Earlier work by FOS-affiliated researchers included a 2018 study of the phylogeny and conservation status of the Indian egg-eating snake.

=== Urban snake ecology ===
In 2026, researchers from FOS and collaborating institutions, including the Centre for Cellular and Molecular Biology, published a study of Hyderabad's snake encounters in Global Ecology and Conservation. It analysed 55,467 snake rescue records from 2013 to 2022, examining seasonal and daily patterns, weather relationships and the spatial distribution of encounters. The study found that spectacled cobras and Indian rat snakes accounted for approximately 76 per cent of rescues. Rescue activity was highest between July and November, peaking in October, and encounter hotspots were concentrated in expanding peripheral areas of the city.

=== Venom research ===
A 2026 study in Biochimie, co-authored by a FOS-affiliated researcher and collaborators from the Centre for Cellular and Molecular Biology, Bangor University and other institutions, examined venom composition in 19 snakes belonging to five krait species. Using proteomics, it compared variation within and between species and investigated the influence of geographic distance and evolutionary relationships on venom composition.

== Snakebite prevention ==
In 2025, FOS announced a Snakebite Mitigation Initiative focused on Telangana and Andhra Pradesh. The announcement included plans for the website snakebite.in, with snake identification support, first-aid information, a venomous-snake distribution map and a hospital locator.

== Anti-poaching and wildlife protection ==
FOS assists forest departments in recovering reptiles from illegal capture and trade, including snakes held by snake charmers and monitor lizards offered for sale. Its work also includes public education intended to reduce demand for captured snakes. In 2016, the society worked with the Telangana Forest Department, Humane Society International/India and other organisations on outreach about the capture and display of live snakes during Naga Panchami.

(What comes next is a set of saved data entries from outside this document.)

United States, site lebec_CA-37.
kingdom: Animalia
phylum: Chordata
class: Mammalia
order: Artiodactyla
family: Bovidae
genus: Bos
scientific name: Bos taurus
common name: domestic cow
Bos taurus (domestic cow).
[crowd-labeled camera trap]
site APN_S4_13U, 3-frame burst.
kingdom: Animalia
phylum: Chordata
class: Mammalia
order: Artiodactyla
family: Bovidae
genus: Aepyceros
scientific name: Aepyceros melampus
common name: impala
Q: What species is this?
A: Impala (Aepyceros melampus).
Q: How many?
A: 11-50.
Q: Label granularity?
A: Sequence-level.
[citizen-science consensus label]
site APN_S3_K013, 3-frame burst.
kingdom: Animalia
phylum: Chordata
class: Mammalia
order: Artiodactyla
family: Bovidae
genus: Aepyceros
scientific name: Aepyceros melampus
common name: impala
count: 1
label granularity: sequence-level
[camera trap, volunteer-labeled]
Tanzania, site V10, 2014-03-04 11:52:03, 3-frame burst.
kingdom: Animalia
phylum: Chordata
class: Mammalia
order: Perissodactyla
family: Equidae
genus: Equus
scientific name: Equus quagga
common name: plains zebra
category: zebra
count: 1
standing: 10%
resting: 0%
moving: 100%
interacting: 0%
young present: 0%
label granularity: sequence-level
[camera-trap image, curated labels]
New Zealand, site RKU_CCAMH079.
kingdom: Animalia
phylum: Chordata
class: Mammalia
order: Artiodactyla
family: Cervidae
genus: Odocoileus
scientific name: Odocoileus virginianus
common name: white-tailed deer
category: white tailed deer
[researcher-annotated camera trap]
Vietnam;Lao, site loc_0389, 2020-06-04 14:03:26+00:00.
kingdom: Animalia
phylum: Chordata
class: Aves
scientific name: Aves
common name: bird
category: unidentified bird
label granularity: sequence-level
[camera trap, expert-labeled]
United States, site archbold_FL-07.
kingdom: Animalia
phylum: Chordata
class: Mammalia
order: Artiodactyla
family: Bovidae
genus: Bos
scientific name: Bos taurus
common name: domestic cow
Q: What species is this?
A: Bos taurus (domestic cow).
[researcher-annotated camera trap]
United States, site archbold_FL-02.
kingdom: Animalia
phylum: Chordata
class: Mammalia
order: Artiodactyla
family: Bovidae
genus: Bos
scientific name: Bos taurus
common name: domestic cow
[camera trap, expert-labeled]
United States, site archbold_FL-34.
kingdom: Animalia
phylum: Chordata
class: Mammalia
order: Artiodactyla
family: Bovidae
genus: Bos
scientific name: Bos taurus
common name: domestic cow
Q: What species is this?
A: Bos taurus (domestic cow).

In July 2019, FOS and a Forest Department task force recovered 75 Bengal monitor lizards from a fish market in Machilipatnam, Andhra Pradesh, where the animals were being offered for sale. The healthy reptiles were subsequently released in the Kondapalli reserve forest.

In August 2026, around 25 FOS members assisted Telangana Forest Department teams with checks at temples, markets and transport hubs ahead of Naga Panchami. The operation covered Hyderabad, Rangareddy and Sangareddy districts and recovered 17 cobras held by snake charmers, according to a report published on 17 August.